Scraped caption text data
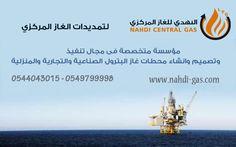 للتمتع بخدمات صيانه وتشغيل الغاز المركزي بأسعار تناسبك تواصل مع مؤسسة النهدي على الارقام التالية  0544043015 - 0549799998 http://www.nahdi-gas.com/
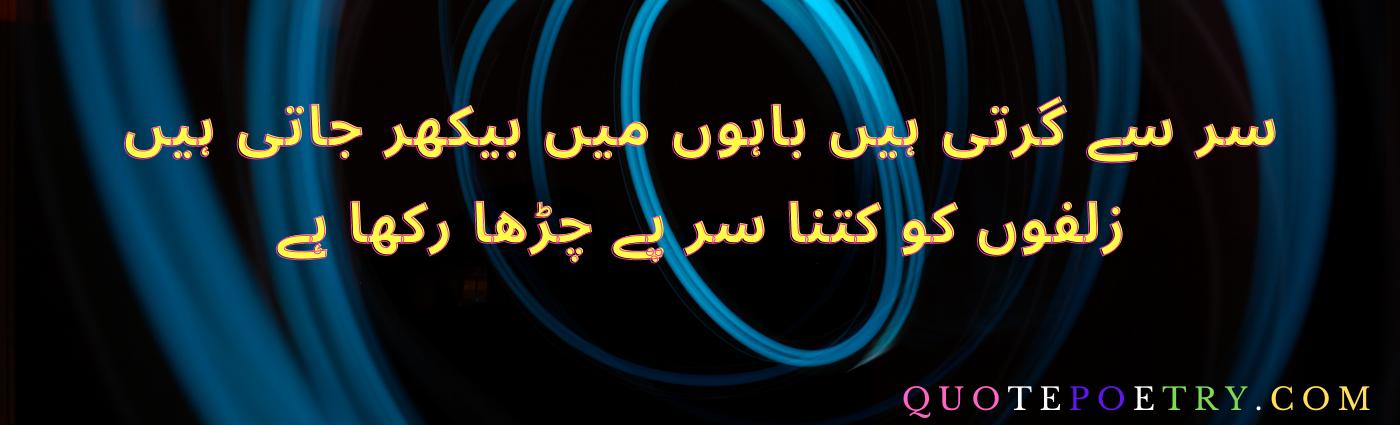 Most Romantic Love Poetry In Urdu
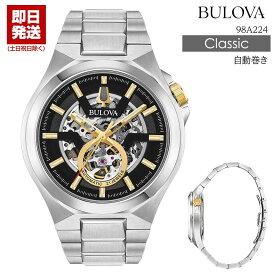 ブローバ 腕時計 BULOVA 時計 メンズ腕時計 自動巻き オートマ メカニカル クラシックコレクション マキナ スケルトンフェイス シルバー イエローゴールド メタルベルト Classic COLLECTION Maquina 98A224 Classic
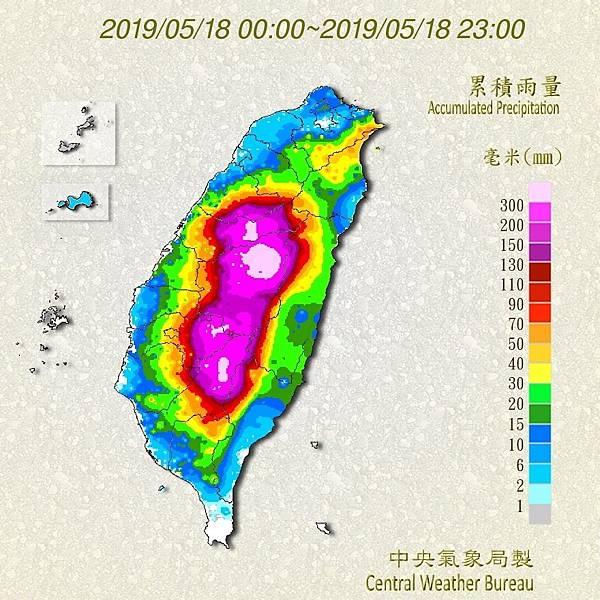 2019-05-18_氣象局.jpg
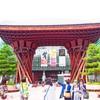 🌎金沢旅行🌎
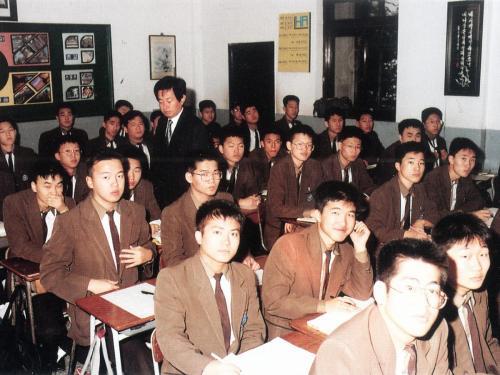 1993 수업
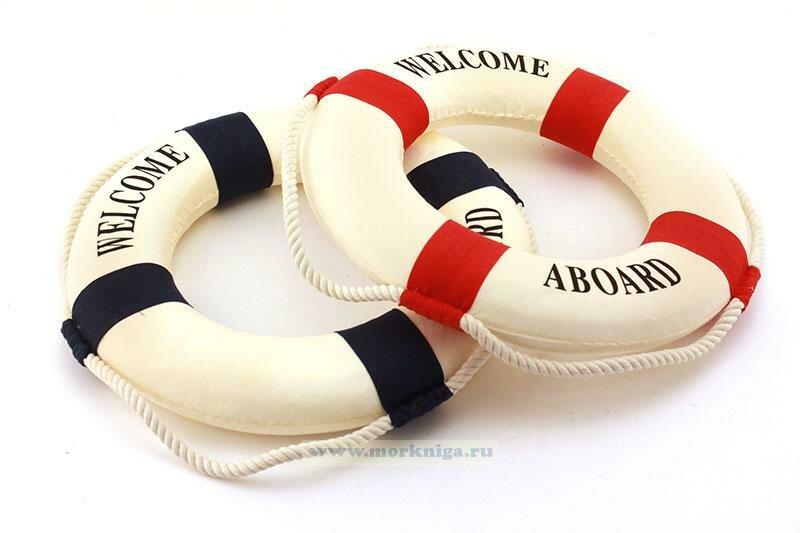 Спасательный круг Welcome aboard декоративный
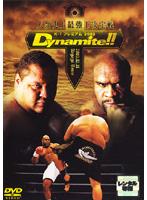 K-1 プレミアム 2003 Dynamite!!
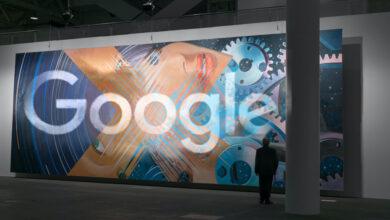 google pillar content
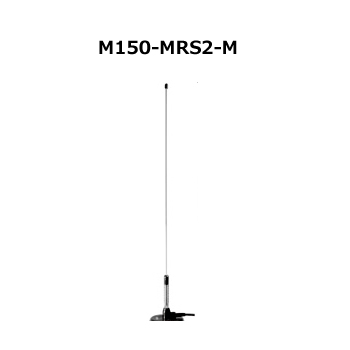 第一電波工業(DIAMOND) M150-MRS2-M(M-150-MRS2-M)(M150MRS2M)
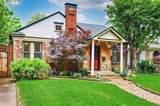 5838 Monticello Avenue - Photo 2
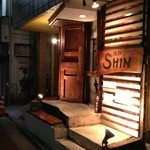 酒彩 SHIN - エントランス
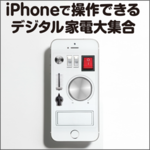 nasneとiPhoneがあればテレビ番組を録画・再生できるって知ってた?|Mac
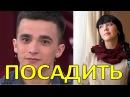 Дочь Стриженовой набросилась на насильника Шурыгиной 19.01.2018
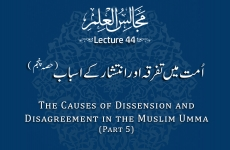 The Causes of Dissension and Disagreement in the Muslim Umma (Part 5) Majalis-ul-Ilm (The Sittings of Knowledge) Lecture 44-by-Shaykh-ul-Islam Dr Muhammad Tahir-ul-Qadri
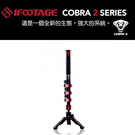 【EC數位】Ifootage Cobra2 C180 碳纖維單腳架套組 單腳架 登山杖 眼鏡蛇2代 碳纖維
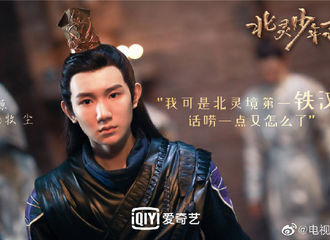 [新闻]200117 《大主宰》官微更博 马上要见到王源饰演的牧尘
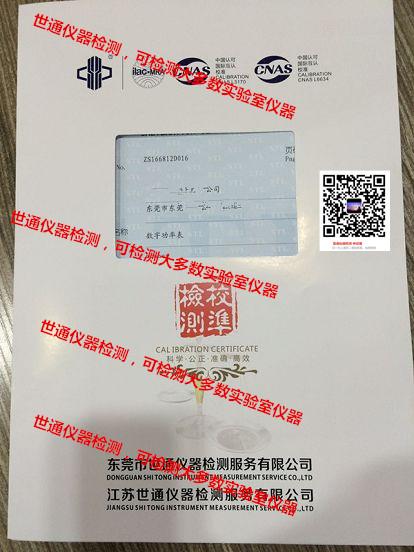 江西南昌產品3C認證認可常用證書-儀器校驗技術支持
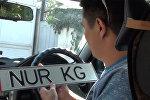 Бишкекте журналистке жасалма VIP-номерин сатышканда... Видео иликтөө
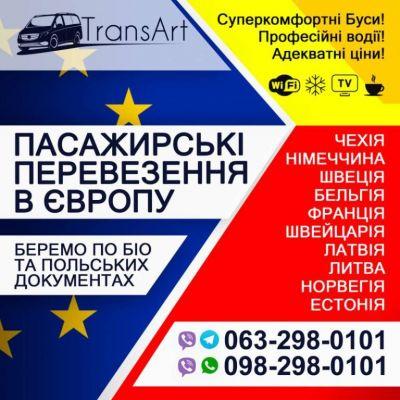 Пасажирські перевезення з України в Європу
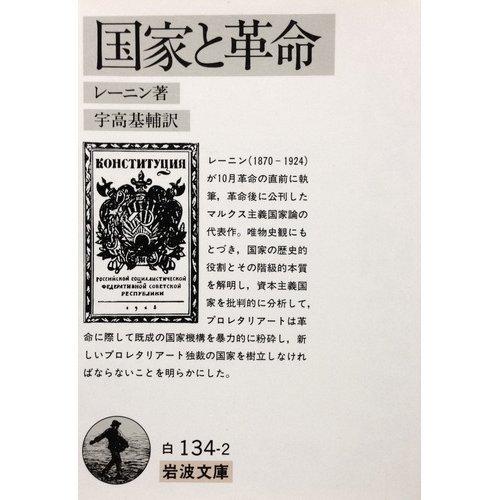 国家と革命 (岩波文庫 白 134-2)の詳細を見る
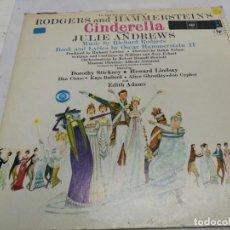 Discos de vinilo: RAREZA LP BSO CINDERELLA, DE RODGERS & HAMMERSTEIN, 1957. CON JULIE ANDREWS. Lote 225220412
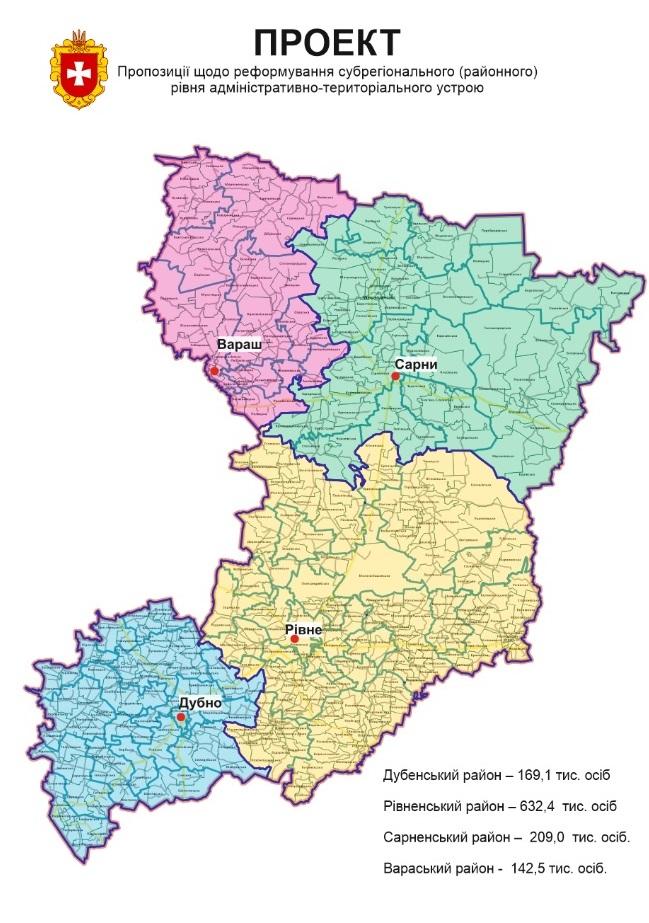 На Рівненщині пропонують утворити чотири райони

**What you have to do**
With the pictures omitted, copy the entries above exactly from the line containing "江西南昌產品3C認證認可常用證書-儀器校驗技術支持" through the line containing "Discos de vinilo: RAREZA", both lines included.

**Response**
 江西南昌產品3C認證認可常用證書-儀器校驗技術支持
 Бишкекте журналистке жасалма VIP-номерин сатышканда... Видео иликтөө
 Пасажирські перевезення з України в Європу
 国家と革命 (岩波文庫 白 134-2)の詳細を見る
 Discos de vinilo: RAREZA LP BSO CINDERELLA, DE RODGERS & HAMMERSTEIN, 1957. CON JULIE ANDREWS. Lote 225220412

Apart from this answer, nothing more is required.